“Now a good chunk of your critical assets are behind the firewall, but all your employees are not.”
That’s what NetMotion CEO Christopher Kenessey said recently. He was summarising the problem we’re all facing: All of a sudden, the working world has changed. How can we secure our networks in the new working world?
The rise of zero-trust
According to Dark Reading, many are turning to zero-trust security models. Under the model, security pros treat everyone as potentially compromised at all times. And they continuously check to see if that’s the case. It’s a smart ploy. Verifying rather than trusting helps detect threats sooner. But still, is it really enough?
No silver bullets
In security, there is no such thing as a silver bullet. That’s why almost all of us take a layered approach to security. Almost all of us use multiple safeguards to protect the same thing. We use passphrases and app-based authentication.
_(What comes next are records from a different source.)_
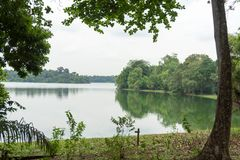 Ajardine a vista do rio e da floresta com céu azul Imagem de Stock Royalty Free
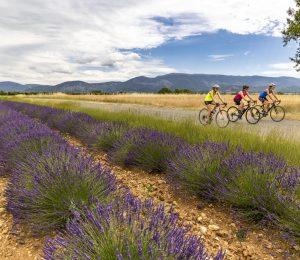 Le Tour Provence Alpes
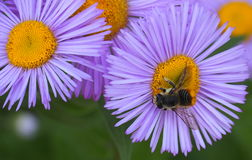 Wasp On Aster Stock Photography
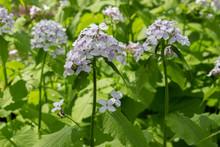 Lunaria Rediviva Flowering Med...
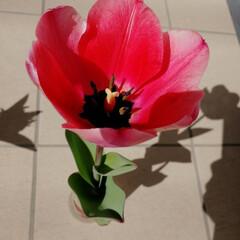 ちゅーりっぷ/ぴんく/ピンク お家のチューリップもピンクに色づいてきま…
We install firewalls and antivirus software. We enlist spam filters and simulated attacks. So don’t get us wrong: in the post-COVID world, zero-trust is an extremely good thing. But zero-trust tasks a small handful of people (like the IT or security team) with spotting attacks. Can we not enlist our people to help?
Recruiting our people
With borderless security awareness, our people help us spot and stop attacks. Yes, people are increasingly “working from anywhere”. And yes, things like security posters, seminars and e-learning have lost gravitas. But we must keep in mind that our people are still our greatest asset. Borderless security awareness recognises two things. It recognises that COVID-19 has erased more than just the border between homes and offices. COVID-19 has also erased borders curtailing protected networks, security policies, ambitions and mindsets. And it recognises that our people can be our greatest cyber defence. We’ve written about borderless in detail here. In short, borderless flips the traditional model for security awareness on its head. It grants people the information they need whenever they need it, wherever they are. That means real-time support. Not a training seminar six months before an attack. Not an annual dose of compliance-based e-learning. Here’s how borderless looks in practice.
A borderless approach for a borderless world
Post-COVID, it’s clear we need a new approach to addressing the human aspect of security. We need ingenuity. We need to rethink things. As was the case pre-COVID, we need to verify rather than trust. We do need zero-trust models. But we also need a new approach to security awareness fit for the way we now work. Post-COVID, we need borderless security awareness.